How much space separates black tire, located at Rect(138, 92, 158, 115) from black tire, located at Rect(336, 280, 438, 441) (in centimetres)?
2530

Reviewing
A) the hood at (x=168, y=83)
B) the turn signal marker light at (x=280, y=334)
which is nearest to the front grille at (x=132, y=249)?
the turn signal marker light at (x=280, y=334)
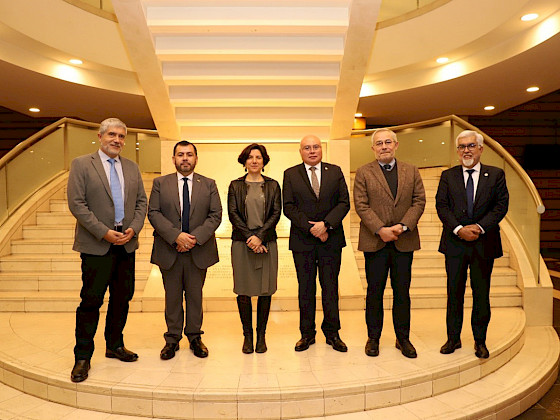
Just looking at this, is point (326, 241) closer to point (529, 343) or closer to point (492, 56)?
point (529, 343)

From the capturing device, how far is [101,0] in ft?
23.2

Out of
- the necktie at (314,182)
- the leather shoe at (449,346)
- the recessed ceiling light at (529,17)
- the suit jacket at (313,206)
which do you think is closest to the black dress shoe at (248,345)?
the suit jacket at (313,206)

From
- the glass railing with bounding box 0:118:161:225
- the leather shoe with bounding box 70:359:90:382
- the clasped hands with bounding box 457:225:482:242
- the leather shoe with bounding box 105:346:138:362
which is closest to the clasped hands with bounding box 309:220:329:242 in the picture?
the clasped hands with bounding box 457:225:482:242

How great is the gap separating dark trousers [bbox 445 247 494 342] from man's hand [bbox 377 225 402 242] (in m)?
0.53

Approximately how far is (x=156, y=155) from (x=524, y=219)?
606cm

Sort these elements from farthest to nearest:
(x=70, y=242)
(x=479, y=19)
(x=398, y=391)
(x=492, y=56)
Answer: (x=492, y=56) → (x=479, y=19) → (x=70, y=242) → (x=398, y=391)

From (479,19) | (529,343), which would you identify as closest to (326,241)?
(529,343)

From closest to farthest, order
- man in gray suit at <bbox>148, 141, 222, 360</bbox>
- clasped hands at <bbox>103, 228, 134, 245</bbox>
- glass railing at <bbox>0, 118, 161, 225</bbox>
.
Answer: clasped hands at <bbox>103, 228, 134, 245</bbox>
man in gray suit at <bbox>148, 141, 222, 360</bbox>
glass railing at <bbox>0, 118, 161, 225</bbox>

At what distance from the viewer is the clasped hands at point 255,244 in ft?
10.9

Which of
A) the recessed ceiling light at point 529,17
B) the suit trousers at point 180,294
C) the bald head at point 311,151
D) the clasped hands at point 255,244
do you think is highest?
the recessed ceiling light at point 529,17

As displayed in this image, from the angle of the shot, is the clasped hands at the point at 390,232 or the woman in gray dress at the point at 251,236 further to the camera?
the woman in gray dress at the point at 251,236

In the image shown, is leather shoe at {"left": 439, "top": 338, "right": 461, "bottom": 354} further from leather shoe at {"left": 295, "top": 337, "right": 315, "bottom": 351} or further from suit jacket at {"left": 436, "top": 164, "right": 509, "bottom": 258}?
leather shoe at {"left": 295, "top": 337, "right": 315, "bottom": 351}

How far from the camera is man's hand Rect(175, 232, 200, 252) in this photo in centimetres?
323

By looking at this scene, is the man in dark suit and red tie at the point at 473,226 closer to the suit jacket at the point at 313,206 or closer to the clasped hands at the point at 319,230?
the suit jacket at the point at 313,206
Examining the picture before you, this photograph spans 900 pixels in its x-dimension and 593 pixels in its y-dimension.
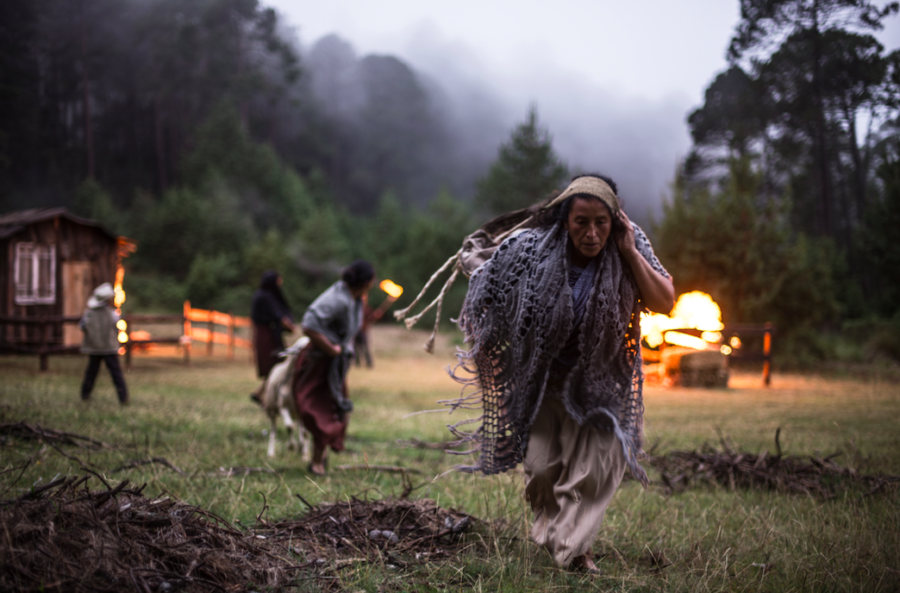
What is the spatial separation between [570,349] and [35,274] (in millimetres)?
15832

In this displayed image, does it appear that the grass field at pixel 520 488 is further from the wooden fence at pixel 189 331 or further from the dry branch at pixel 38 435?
the wooden fence at pixel 189 331

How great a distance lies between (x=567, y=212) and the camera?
2.95 meters

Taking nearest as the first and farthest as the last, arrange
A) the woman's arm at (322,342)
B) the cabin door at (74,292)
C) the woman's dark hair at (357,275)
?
the woman's arm at (322,342)
the woman's dark hair at (357,275)
the cabin door at (74,292)

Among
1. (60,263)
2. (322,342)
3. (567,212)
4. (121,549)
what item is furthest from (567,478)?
(60,263)

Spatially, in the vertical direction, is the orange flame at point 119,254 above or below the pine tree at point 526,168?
below

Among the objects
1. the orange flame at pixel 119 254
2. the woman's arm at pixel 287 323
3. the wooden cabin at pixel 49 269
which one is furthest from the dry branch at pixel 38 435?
the orange flame at pixel 119 254

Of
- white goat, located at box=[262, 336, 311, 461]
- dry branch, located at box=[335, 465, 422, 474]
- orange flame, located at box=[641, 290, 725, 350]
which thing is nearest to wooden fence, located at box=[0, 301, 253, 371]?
white goat, located at box=[262, 336, 311, 461]

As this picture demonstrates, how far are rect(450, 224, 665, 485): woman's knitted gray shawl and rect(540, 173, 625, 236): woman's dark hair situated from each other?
0.19 ft

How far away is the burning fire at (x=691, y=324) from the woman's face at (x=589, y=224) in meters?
9.97

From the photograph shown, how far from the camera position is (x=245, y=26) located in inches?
2133

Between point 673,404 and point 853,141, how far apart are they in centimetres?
579

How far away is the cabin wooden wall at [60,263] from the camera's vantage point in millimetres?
13617

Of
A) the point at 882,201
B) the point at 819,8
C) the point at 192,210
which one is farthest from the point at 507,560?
the point at 192,210

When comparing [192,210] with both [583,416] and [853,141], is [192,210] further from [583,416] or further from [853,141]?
[583,416]
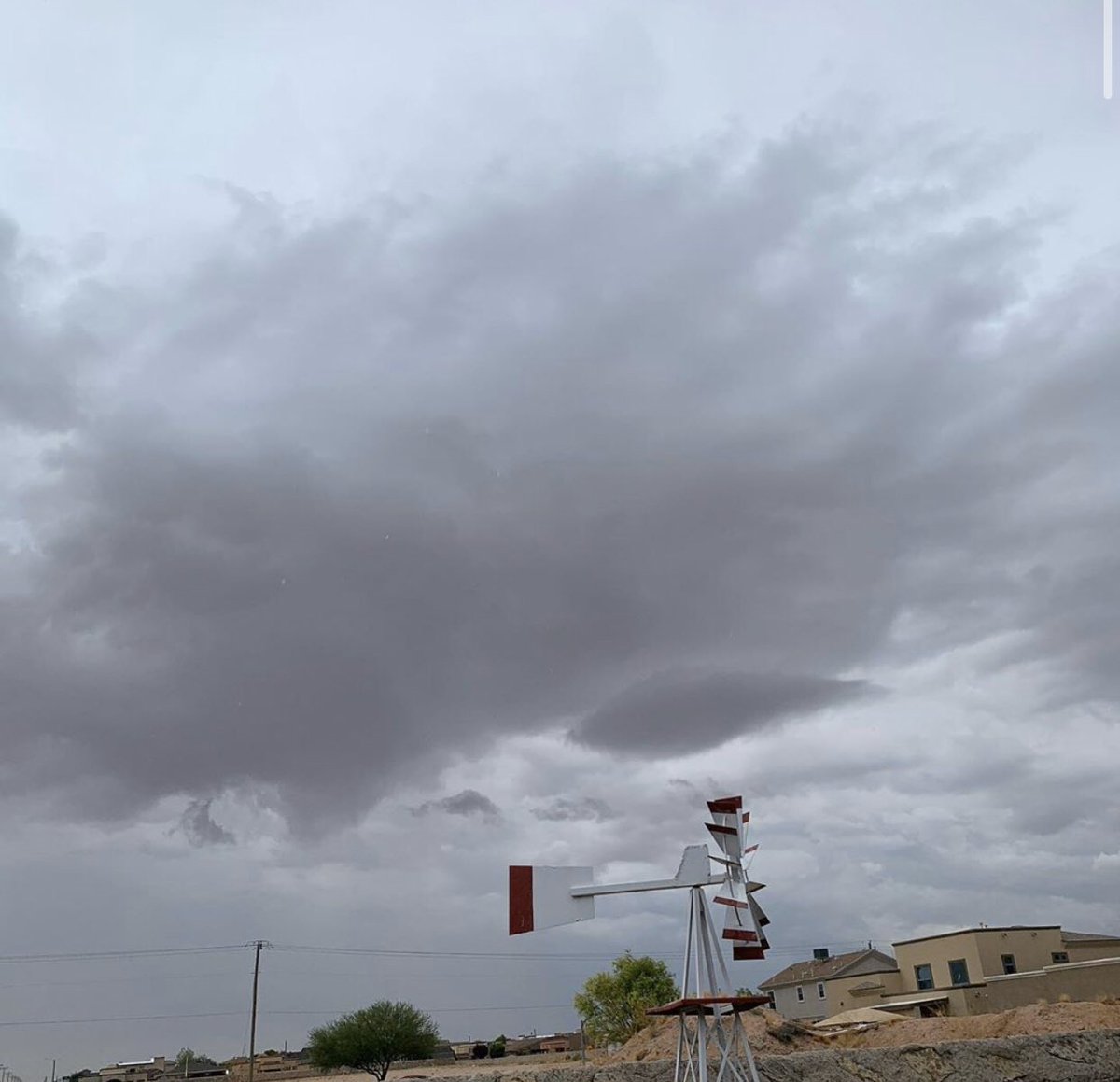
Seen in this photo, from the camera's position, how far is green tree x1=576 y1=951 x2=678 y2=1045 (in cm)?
5144

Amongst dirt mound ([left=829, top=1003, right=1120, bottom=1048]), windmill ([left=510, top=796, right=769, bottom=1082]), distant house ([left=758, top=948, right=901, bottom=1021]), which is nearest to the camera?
windmill ([left=510, top=796, right=769, bottom=1082])

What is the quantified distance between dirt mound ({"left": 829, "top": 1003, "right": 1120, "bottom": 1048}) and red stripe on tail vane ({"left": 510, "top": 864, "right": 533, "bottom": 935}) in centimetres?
1062

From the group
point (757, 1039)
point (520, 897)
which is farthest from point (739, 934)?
point (757, 1039)

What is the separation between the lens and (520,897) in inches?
454

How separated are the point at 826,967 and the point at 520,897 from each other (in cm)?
4842

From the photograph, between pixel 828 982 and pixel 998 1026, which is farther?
pixel 828 982

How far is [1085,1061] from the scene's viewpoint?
15.8 metres

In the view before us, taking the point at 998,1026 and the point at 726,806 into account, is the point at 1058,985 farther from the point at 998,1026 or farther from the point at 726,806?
the point at 726,806

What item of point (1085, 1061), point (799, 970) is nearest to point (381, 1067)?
point (799, 970)

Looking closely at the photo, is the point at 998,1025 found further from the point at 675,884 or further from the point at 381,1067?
the point at 381,1067

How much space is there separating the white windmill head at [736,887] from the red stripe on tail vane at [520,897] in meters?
1.98

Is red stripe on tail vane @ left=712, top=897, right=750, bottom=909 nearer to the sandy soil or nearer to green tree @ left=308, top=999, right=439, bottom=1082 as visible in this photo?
the sandy soil

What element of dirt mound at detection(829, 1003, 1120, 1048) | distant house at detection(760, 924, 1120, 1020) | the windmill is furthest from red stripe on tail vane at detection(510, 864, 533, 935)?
distant house at detection(760, 924, 1120, 1020)

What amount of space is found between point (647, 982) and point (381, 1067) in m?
19.0
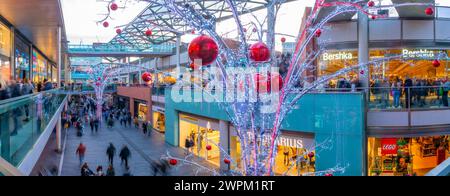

Exercise aim
Turn all of the data above into a numbered list with one line per item, skipping blank lines. Leave the pictures out of your answer.

The result
1. How much space separates black tire, located at Rect(138, 92, 158, 115) from black tire, located at Rect(336, 280, 438, 441) (in centimetres)?
2. 2530
3. Reviewing
4. A) the hood at (x=168, y=83)
5. B) the turn signal marker light at (x=280, y=334)
6. which is nearest to the front grille at (x=132, y=249)?
7. the turn signal marker light at (x=280, y=334)
8. Just looking at this, is point (326, 241) closer to point (529, 343) or closer to point (492, 56)?
9. point (529, 343)
10. From the capturing device, how far is [101,0] in ft?
11. 23.2
12. Out of
13. - the necktie at (314,182)
14. - the leather shoe at (449,346)
15. - the recessed ceiling light at (529,17)
16. - the suit jacket at (313,206)
17. which do you think is closest to the black dress shoe at (248,345)?
18. the suit jacket at (313,206)
19. From
20. - the glass railing with bounding box 0:118:161:225
21. - the leather shoe with bounding box 70:359:90:382
22. - the clasped hands with bounding box 457:225:482:242
23. - the leather shoe with bounding box 105:346:138:362
24. which is closest to the clasped hands with bounding box 309:220:329:242 in the picture?
25. the clasped hands with bounding box 457:225:482:242
26. How great is the gap separating dark trousers [bbox 445 247 494 342] from man's hand [bbox 377 225 402 242] (in m)?
27. 0.53
28. Approximately how far is (x=156, y=155) from (x=524, y=219)?
29. 606cm
30. Sort these elements from farthest to nearest:
31. (x=70, y=242)
32. (x=479, y=19)
33. (x=398, y=391)
34. (x=492, y=56)
35. Answer: (x=492, y=56) → (x=479, y=19) → (x=70, y=242) → (x=398, y=391)
36. From (479,19) | (529,343), which would you identify as closest to (326,241)?
37. (529,343)
38. From closest to farthest, order
39. - man in gray suit at <bbox>148, 141, 222, 360</bbox>
40. - clasped hands at <bbox>103, 228, 134, 245</bbox>
41. - glass railing at <bbox>0, 118, 161, 225</bbox>
42. .
43. Answer: clasped hands at <bbox>103, 228, 134, 245</bbox>
44. man in gray suit at <bbox>148, 141, 222, 360</bbox>
45. glass railing at <bbox>0, 118, 161, 225</bbox>
46. At what distance from the viewer is the clasped hands at point 255,244 in ft?
47. 10.9
48. Which of
49. A) the recessed ceiling light at point 529,17
50. B) the suit trousers at point 180,294
51. C) the bald head at point 311,151
52. D) the clasped hands at point 255,244
53. do you think is highest?
54. the recessed ceiling light at point 529,17
55. As displayed in this image, from the angle of the shot, is the clasped hands at the point at 390,232 or the woman in gray dress at the point at 251,236 further to the camera?
56. the woman in gray dress at the point at 251,236
57. In the image shown, is leather shoe at {"left": 439, "top": 338, "right": 461, "bottom": 354} further from leather shoe at {"left": 295, "top": 337, "right": 315, "bottom": 351} or further from suit jacket at {"left": 436, "top": 164, "right": 509, "bottom": 258}?
58. leather shoe at {"left": 295, "top": 337, "right": 315, "bottom": 351}
59. How far from the camera is man's hand Rect(175, 232, 200, 252) in this photo in centimetres?
60. 323
61. By looking at this scene, is the man in dark suit and red tie at the point at 473,226 closer to the suit jacket at the point at 313,206 or closer to the clasped hands at the point at 319,230?
62. the suit jacket at the point at 313,206
63. Examining the picture before you, this photograph spans 900 pixels in its x-dimension and 593 pixels in its y-dimension.
64. What is the spatial separation between [570,349] and [35,274] (in millimetres)?
65. 15832
66. In this displayed image, does it appear that the grass field at pixel 520 488 is further from the wooden fence at pixel 189 331 or further from the dry branch at pixel 38 435?
67. the wooden fence at pixel 189 331
68. How great a distance lies between (x=567, y=212) and the camera?
69. 2.95 meters
70. Taking nearest as the first and farthest as the last, arrange
71. A) the woman's arm at (322,342)
72. B) the cabin door at (74,292)
73. C) the woman's dark hair at (357,275)
74. ?
75. the woman's arm at (322,342)
76. the woman's dark hair at (357,275)
77. the cabin door at (74,292)
78. Among
79. 1. (60,263)
80. 2. (322,342)
81. 3. (567,212)
82. 4. (121,549)
83. what item is furthest from (567,478)?
84. (60,263)
85. Spatially, in the vertical direction, is the orange flame at point 119,254 above or below the pine tree at point 526,168?
86. below
87. Among the objects
88. 1. the orange flame at pixel 119 254
89. 2. the woman's arm at pixel 287 323
90. 3. the wooden cabin at pixel 49 269
91. which one is furthest from the dry branch at pixel 38 435?
92. the orange flame at pixel 119 254
93. Of
94. - white goat, located at box=[262, 336, 311, 461]
95. - dry branch, located at box=[335, 465, 422, 474]
96. - orange flame, located at box=[641, 290, 725, 350]
97. which thing is nearest to wooden fence, located at box=[0, 301, 253, 371]?
98. white goat, located at box=[262, 336, 311, 461]
99. As this picture demonstrates, how far are rect(450, 224, 665, 485): woman's knitted gray shawl and rect(540, 173, 625, 236): woman's dark hair situated from each other?
100. 0.19 ft
101. How far away is the burning fire at (x=691, y=324) from the woman's face at (x=589, y=224) in meters?
102. 9.97
103. From the photograph shown, how far from the camera position is (x=245, y=26) located in inches?
104. 2133
105. Between point 673,404 and point 853,141, how far apart are they in centimetres?
106. 579
107. How far away is the cabin wooden wall at [60,263] from the camera's vantage point in millimetres?
108. 13617
109. Of
110. A) the point at 882,201
111. B) the point at 819,8
112. C) the point at 192,210
113. which one is farthest from the point at 507,560?
114. the point at 192,210
115. When comparing [192,210] with both [583,416] and [853,141], is [192,210] further from [583,416] or further from [853,141]?
116. [583,416]
117. Seen in this photo, from the camera's position, how far is green tree x1=576 y1=951 x2=678 y2=1045 (in cm)?
118. 5144
119. Amongst dirt mound ([left=829, top=1003, right=1120, bottom=1048]), windmill ([left=510, top=796, right=769, bottom=1082]), distant house ([left=758, top=948, right=901, bottom=1021]), which is nearest to the camera?
120. windmill ([left=510, top=796, right=769, bottom=1082])
121. What is the quantified distance between dirt mound ({"left": 829, "top": 1003, "right": 1120, "bottom": 1048}) and red stripe on tail vane ({"left": 510, "top": 864, "right": 533, "bottom": 935}) in centimetres?
122. 1062
123. From the group
124. point (757, 1039)
125. point (520, 897)
126. which is farthest from point (739, 934)?
127. point (757, 1039)
128. What is the separation between the lens and (520,897) in inches?
129. 454
130. How separated are the point at 826,967 and the point at 520,897 from each other (in cm)?
131. 4842
132. From the photograph, between pixel 828 982 and pixel 998 1026, which is farther?
133. pixel 828 982
134. How far is [1085,1061] from the scene's viewpoint?
135. 15.8 metres
136. In the view before us, taking the point at 998,1026 and the point at 726,806 into account, is the point at 1058,985 farther from the point at 998,1026 or farther from the point at 726,806?
137. the point at 726,806
138. What item of point (1085, 1061), point (799, 970) is nearest to point (381, 1067)?
139. point (799, 970)
140. Looking closely at the photo, is the point at 998,1025 found further from the point at 675,884 or further from the point at 381,1067?
141. the point at 381,1067
142. How much space is there separating the white windmill head at [736,887] from the red stripe on tail vane at [520,897] in meters?
143. 1.98
144. Is red stripe on tail vane @ left=712, top=897, right=750, bottom=909 nearer to the sandy soil or nearer to green tree @ left=308, top=999, right=439, bottom=1082 as visible in this photo?
145. the sandy soil
146. What element of dirt mound at detection(829, 1003, 1120, 1048) | distant house at detection(760, 924, 1120, 1020) | the windmill is furthest from red stripe on tail vane at detection(510, 864, 533, 935)?
147. distant house at detection(760, 924, 1120, 1020)
148. What amount of space is found between point (647, 982) and point (381, 1067) in m?
149. 19.0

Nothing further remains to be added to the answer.